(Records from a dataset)
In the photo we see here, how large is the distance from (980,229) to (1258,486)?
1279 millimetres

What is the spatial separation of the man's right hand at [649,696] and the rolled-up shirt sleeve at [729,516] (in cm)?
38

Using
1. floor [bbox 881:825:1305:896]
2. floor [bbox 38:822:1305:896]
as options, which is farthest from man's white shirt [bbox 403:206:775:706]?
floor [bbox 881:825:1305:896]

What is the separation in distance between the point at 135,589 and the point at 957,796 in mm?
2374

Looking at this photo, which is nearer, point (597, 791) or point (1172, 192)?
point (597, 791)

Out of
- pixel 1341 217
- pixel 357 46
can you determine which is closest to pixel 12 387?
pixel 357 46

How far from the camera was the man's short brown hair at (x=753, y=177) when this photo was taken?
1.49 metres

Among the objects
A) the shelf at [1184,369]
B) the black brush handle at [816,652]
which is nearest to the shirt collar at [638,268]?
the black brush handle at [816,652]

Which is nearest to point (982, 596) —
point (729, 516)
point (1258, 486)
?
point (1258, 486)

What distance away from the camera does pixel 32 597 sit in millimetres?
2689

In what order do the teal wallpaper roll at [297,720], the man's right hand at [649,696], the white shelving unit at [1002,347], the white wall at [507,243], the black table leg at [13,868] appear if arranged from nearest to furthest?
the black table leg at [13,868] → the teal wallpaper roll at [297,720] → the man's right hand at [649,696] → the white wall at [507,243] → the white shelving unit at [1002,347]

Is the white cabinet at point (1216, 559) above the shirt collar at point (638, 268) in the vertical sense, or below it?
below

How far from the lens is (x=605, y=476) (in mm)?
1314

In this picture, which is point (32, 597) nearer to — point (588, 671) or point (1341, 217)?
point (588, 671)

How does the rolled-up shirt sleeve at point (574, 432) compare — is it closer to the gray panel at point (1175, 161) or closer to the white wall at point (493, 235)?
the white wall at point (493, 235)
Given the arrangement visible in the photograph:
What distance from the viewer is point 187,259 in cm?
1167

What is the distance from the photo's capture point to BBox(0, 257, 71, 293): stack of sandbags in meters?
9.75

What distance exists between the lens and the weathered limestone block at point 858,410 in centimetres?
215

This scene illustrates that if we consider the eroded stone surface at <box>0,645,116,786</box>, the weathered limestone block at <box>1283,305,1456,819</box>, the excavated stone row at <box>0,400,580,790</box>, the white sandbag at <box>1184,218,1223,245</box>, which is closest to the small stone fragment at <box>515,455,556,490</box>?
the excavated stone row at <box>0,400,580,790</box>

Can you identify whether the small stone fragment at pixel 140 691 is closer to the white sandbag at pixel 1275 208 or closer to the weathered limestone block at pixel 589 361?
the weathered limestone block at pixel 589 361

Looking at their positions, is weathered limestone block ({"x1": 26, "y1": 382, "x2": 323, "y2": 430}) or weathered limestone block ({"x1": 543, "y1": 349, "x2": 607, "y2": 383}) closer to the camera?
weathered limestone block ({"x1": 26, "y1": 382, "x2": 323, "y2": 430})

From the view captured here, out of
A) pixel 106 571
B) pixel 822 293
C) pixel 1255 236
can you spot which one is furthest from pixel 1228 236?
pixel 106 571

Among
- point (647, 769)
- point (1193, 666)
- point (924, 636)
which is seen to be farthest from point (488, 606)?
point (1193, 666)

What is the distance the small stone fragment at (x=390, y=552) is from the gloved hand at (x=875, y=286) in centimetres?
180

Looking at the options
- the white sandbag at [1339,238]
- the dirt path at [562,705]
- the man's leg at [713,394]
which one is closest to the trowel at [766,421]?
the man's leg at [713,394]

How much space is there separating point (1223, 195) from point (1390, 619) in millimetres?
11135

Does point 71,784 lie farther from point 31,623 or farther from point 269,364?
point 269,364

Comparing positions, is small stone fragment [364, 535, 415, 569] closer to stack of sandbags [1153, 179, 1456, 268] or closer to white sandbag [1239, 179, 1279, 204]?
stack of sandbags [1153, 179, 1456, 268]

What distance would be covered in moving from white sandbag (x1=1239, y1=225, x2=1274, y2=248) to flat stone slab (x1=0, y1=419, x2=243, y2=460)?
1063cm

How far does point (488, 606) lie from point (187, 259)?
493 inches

---

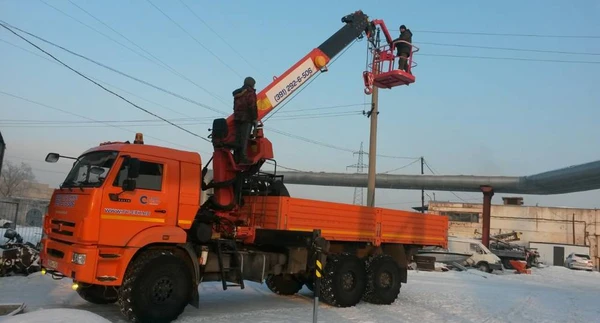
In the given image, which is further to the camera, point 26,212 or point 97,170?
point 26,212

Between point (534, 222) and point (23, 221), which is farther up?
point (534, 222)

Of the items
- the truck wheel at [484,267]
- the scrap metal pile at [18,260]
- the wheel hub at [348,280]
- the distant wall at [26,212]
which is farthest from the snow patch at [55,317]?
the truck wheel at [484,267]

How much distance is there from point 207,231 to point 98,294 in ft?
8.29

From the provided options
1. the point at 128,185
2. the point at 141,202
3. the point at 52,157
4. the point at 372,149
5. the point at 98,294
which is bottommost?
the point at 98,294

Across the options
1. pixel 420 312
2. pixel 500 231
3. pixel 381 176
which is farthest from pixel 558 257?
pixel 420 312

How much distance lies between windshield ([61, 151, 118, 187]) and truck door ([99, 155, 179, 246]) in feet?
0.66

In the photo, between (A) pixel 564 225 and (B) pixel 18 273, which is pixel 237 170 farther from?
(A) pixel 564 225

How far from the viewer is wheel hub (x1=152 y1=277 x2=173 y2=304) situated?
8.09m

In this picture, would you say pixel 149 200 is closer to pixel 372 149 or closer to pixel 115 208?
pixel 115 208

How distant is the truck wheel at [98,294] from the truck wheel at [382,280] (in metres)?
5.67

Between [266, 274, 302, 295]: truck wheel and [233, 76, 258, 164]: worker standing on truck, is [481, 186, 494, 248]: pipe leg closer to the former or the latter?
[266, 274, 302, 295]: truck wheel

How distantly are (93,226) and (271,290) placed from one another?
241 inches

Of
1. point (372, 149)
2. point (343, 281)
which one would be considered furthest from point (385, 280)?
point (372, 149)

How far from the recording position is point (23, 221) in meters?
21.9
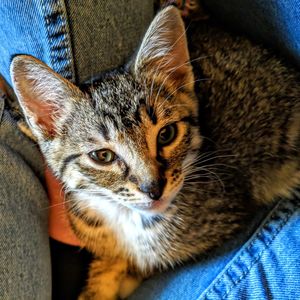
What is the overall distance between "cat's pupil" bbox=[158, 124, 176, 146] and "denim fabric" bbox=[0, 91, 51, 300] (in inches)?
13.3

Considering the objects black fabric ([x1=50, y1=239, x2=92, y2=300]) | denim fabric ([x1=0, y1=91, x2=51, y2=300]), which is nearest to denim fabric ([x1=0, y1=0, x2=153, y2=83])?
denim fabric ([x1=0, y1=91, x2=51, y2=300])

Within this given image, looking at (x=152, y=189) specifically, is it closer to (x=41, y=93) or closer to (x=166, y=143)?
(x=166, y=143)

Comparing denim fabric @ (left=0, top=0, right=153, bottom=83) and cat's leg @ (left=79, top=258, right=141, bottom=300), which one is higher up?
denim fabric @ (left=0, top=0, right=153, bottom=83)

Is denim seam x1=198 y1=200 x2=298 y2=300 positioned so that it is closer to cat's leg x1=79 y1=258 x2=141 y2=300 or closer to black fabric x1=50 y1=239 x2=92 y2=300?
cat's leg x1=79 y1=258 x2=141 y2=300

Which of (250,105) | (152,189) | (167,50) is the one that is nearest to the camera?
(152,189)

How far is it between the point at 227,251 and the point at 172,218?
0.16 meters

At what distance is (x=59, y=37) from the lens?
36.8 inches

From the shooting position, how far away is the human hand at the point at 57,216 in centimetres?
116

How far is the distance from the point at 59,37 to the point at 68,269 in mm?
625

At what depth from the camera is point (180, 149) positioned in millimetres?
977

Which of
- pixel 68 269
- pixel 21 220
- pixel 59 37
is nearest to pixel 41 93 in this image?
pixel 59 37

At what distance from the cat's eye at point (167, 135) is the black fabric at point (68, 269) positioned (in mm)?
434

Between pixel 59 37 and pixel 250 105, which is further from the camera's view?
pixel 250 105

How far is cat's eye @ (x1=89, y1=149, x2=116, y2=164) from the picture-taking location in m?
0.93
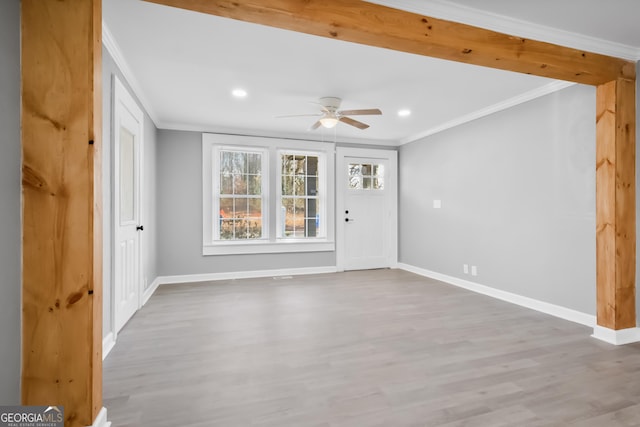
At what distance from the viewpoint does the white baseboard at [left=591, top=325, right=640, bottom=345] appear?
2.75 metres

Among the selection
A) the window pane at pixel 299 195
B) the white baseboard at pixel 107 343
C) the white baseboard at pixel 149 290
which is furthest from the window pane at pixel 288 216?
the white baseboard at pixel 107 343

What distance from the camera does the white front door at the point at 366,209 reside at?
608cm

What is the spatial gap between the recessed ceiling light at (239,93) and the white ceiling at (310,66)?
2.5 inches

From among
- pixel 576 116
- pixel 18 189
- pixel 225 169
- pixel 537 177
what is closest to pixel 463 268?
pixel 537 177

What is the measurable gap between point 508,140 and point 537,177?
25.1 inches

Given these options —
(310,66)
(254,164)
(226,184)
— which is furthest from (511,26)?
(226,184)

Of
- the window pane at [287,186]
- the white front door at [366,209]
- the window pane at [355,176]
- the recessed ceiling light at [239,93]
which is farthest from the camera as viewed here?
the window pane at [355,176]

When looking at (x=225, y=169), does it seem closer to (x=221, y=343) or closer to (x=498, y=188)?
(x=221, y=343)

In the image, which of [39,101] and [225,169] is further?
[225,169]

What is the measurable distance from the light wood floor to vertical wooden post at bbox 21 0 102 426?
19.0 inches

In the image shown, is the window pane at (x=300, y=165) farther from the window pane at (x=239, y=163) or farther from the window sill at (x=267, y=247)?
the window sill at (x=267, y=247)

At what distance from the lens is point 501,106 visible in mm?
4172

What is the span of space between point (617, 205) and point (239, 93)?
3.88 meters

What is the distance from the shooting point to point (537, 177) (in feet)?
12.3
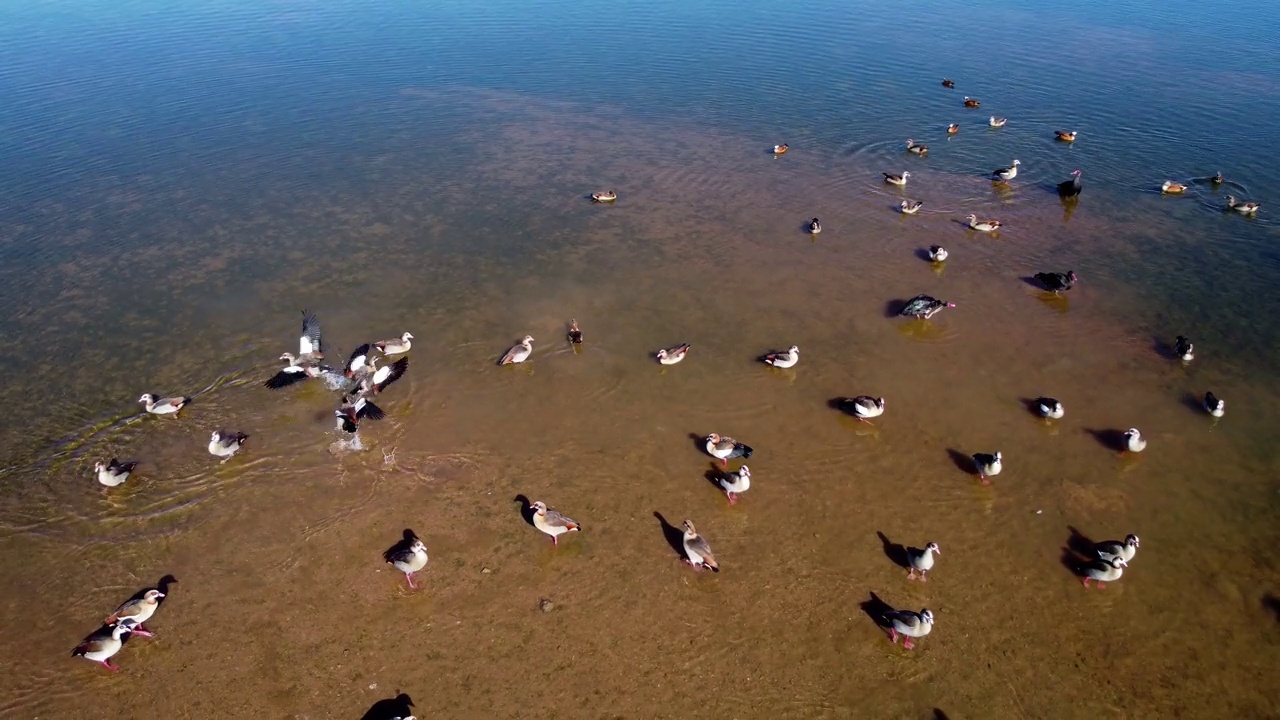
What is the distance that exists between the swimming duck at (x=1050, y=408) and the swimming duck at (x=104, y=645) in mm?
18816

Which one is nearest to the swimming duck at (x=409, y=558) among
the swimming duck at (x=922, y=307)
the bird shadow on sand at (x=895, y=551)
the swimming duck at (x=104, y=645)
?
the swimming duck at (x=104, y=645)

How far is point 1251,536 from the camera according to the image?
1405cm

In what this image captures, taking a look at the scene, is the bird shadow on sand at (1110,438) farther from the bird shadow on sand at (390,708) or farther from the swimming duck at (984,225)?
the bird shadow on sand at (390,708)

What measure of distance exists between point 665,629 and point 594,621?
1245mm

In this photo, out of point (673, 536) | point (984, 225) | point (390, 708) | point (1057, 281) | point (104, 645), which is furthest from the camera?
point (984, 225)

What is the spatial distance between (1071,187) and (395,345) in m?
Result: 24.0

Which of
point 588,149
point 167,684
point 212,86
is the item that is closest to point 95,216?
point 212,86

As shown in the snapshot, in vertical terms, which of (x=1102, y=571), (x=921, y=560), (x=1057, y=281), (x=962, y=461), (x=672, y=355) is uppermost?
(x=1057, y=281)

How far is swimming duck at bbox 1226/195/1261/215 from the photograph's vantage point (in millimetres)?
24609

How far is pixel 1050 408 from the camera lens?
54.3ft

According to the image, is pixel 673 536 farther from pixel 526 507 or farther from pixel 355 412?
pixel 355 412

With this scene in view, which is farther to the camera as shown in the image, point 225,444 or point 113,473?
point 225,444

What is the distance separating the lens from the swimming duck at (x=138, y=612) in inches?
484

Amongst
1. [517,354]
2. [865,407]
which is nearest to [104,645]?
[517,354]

▶ _Task to complete_: Count the lines in the rows above that contain the word "shooting". Give only the number.

▶ _Response to the exercise_: 2